Hey, that looks bad. We cut to Nick Fury being briefed on all the crazy things going on in the world, seemingly not paying much attention, but when they get to Luke Cage being in a coma, he wants to know more, and then…


Then we flashback from that uncomfortable silence to one year ago, to Iron Man fighting Killer Shrike, specifically. Remember that guy? But it’s actually footage of them fighting, being shown to Killer Shrike by SHIELD interrogators. Specifically, classic SHIELD agents Jasper Sitwell and Jimmy Woo (The latter of whom Bendis has using Yiddish, because… I don’t really know why he insists on making literally everyone sprinkle Yiddish into their dialogue, but it becomes sort of distracting sometimes. Jimmy Woo? Really? Peter Parker, ok, sure, but…), and they’re really messing with him while drilling down on the question of how he can possibly afford all his tech.
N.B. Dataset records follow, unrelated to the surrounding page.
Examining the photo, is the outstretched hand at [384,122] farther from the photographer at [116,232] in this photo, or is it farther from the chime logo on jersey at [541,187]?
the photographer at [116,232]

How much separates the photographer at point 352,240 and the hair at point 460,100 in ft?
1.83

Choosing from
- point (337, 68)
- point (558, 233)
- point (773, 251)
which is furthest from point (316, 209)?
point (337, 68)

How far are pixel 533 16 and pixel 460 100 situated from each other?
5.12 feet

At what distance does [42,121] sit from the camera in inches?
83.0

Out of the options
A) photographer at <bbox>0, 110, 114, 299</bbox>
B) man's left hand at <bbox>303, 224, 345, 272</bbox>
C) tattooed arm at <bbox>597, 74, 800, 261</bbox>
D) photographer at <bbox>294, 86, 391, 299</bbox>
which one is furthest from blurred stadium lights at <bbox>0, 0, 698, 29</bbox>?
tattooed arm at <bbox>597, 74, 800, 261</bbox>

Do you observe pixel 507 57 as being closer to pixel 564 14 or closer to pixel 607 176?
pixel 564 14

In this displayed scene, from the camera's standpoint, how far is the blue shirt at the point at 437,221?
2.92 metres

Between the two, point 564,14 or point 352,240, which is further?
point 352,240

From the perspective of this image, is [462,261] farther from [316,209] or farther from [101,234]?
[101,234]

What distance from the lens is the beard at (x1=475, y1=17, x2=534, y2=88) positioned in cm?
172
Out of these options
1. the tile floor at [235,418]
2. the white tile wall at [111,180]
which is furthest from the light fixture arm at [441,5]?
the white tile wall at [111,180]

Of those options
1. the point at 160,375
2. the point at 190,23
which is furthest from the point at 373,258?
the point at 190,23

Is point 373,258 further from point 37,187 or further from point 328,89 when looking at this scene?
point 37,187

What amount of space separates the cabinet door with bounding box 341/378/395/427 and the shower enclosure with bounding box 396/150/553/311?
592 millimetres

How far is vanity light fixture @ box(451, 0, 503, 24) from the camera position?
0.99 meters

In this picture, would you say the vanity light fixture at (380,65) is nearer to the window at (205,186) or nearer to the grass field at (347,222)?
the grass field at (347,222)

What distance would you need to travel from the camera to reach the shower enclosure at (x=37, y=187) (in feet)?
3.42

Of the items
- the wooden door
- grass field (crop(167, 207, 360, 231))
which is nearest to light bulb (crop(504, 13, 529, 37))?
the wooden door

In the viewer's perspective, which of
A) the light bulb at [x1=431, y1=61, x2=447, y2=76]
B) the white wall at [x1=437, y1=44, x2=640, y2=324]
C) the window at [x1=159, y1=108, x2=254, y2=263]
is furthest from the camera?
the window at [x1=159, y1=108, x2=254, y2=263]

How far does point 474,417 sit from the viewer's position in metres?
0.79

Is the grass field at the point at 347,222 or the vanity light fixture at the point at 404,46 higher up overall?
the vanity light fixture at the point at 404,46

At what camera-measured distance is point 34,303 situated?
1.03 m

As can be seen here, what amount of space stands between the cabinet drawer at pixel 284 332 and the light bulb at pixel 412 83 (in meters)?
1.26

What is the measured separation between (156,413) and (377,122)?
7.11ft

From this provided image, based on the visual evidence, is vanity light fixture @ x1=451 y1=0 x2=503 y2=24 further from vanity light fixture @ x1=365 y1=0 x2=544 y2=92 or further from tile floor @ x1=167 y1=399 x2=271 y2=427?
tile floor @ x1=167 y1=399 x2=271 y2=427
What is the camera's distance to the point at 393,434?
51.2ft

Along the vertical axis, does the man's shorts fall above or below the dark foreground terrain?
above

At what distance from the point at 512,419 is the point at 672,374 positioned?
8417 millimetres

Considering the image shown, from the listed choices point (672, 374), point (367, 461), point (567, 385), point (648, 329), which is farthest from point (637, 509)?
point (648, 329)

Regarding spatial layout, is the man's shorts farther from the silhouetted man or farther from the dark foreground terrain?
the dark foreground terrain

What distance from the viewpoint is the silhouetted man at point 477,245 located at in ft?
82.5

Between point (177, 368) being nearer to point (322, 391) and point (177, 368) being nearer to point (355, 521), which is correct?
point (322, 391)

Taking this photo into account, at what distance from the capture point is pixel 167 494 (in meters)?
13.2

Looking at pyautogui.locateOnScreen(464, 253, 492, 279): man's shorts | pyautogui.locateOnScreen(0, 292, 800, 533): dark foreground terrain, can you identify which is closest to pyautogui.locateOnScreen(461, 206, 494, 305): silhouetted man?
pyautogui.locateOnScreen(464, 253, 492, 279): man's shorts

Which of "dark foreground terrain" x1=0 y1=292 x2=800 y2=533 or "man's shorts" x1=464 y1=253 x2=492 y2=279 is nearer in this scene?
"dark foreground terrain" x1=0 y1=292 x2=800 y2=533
So, Woo and Sitwell send Killer here to Mason, wired, but he’s a bad actor and Mason fries him with a trap on the front door. Mason escapes before the small army of undercover SHIELD agents can get inside. But, “later,” we’re told, Black Widow calls to say he’s at Latveria International Airport, and she’s tailing him. How much later is “later?”


Jason PHILIP Macendale, Jr., is dead. He died in Hobgoblin Lives #1, as we may recall. He was dead before this issue, and will continue to be dead after, everyone else ignoring Bendis revealing him to be alive the same way Bendis ignored his death. It’s the 2000s, and no one cares anymore. Bendis, in particular, gets caught doing this A LOT. But it’s not his job to know who’s alive and who’s dead in the Marvel U. It’s his editor’s. His editor, Andy Schmidt, should say “Hey, that guy’s dead, pick a different guy.” But in the 21st Century, no one ever does. Why? It’s so frustrating. Any random mook could’ve been on that screen, this story doesn’t require Macendale to work, why pick a dead guy? Even the extremely anal retentive Marvel fan Wiki that normally catalogs every single appearance of a character, even in dreams or flashbacks, pretends this didn’t happen.

Grim Reaper: Also dead.

I don’t really get the timeline on this. Dr. Doom was deposed as ruler of Latveria for like the 10th time in the FF stories that preceded the issues we looked at recently. But this is meant to have been a year ago. Doesn’t really line up.

Nick left that meeting rattled, presumably because of 9/11. The Countess is there, as she so often is, wanting to know what happened, and he says he can’t let it happen again. That they have all the info and they’re just going to sit on it and people are going to die (You know, 9/11, how we learned various agencies more or less knew it was coming, but because they didn’t coordinate, nothing was done), and he can’t let it happen again.

Well, it doesn’t seem like that went well! These were very oversized comics, and for you money, in addition to a few more story pages than usual, you also got a bunch of back matter. First, you get a transcript of Sitwell and Woo doing their shtick while interrogating Macendale, the dead man. Astoundingly, the SHIELD file presented before mentions he is dead! Probably pasted out of a Marvel Handbook somewhere. After that, there’s a small gallery of Del’Otto’s art form when he was just a fan, and a text page from Bendis promising more fun stuff in future issues. The list of comics that don’t have Spider-Man in them on my Spider-Man blog just keeps getting longer, but don’t worry, he shows up next issue.
I thought about covering the Pulse issues, too, mostly just so I could re-read them, but it wouldn’t make any sense, there’s no Spider-Man in it. Suffice it to say, after this explosion, Luke & Jessica were rushed to a hospital, but then Luke disappeared, and Jessica went on a frantic hunt for Luke, helped by Ben Urich, until Ben realized Luke most be with the Night Nurse, as seen in those Daredevils we looked at (“The Bendisverse”). Danny Rand didn’t trust Jessica and tried to send her away, which caused a rift between them, but she found her man eventually.